> [Material to process]:
★ ★ ★ ★ ★ ★ ★

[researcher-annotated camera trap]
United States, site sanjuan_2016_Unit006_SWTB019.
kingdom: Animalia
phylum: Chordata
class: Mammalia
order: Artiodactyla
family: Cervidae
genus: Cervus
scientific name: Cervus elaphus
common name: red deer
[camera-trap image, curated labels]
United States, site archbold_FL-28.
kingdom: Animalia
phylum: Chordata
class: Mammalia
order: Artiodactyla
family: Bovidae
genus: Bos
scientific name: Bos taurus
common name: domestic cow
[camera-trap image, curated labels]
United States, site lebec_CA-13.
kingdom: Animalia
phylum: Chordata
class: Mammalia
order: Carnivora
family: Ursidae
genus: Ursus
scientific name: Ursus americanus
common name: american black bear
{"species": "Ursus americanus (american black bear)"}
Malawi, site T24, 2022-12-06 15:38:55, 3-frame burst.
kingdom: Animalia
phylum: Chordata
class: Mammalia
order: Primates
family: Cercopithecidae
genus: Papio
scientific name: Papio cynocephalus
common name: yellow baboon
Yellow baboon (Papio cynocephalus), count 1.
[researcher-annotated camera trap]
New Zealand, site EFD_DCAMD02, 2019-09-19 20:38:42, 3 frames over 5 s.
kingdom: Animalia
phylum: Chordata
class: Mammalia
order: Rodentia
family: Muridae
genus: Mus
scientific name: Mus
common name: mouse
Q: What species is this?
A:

★ ★ ★ ★ ★ ★ ★

> [What to work on]: Everything in the records should be written out again exactly.

> [Final answer]:
[researcher-annotated camera trap]
United States, site sanjuan_2016_Unit006_SWTB019.
kingdom: Animalia
phylum: Chordata
class: Mammalia
order: Artiodactyla
family: Cervidae
genus: Cervus
scientific name: Cervus elaphus
common name: red deer
[camera-trap image, curated labels]
United States, site archbold_FL-28.
kingdom: Animalia
phylum: Chordata
class: Mammalia
order: Artiodactyla
family: Bovidae
genus: Bos
scientific name: Bos taurus
common name: domestic cow
[camera-trap image, curated labels]
United States, site lebec_CA-13.
kingdom: Animalia
phylum: Chordata
class: Mammalia
order: Carnivora
family: Ursidae
genus: Ursus
scientific name: Ursus americanus
common name: american black bear
{"species": "Ursus americanus (american black bear)"}
Malawi, site T24, 2022-12-06 15:38:55, 3-frame burst.
kingdom: Animalia
phylum: Chordata
class: Mammalia
order: Primates
family: Cercopithecidae
genus: Papio
scientific name: Papio cynocephalus
common name: yellow baboon
Yellow baboon (Papio cynocephalus), count 1.
[researcher-annotated camera trap]
New Zealand, site EFD_DCAMD02, 2019-09-19 20:38:42, 3 frames over 5 s.
kingdom: Animalia
phylum: Chordata
class: Mammalia
order: Rodentia
family: Muridae
genus: Mus
scientific name: Mus
common name: mouse
Q: What species is this?
A:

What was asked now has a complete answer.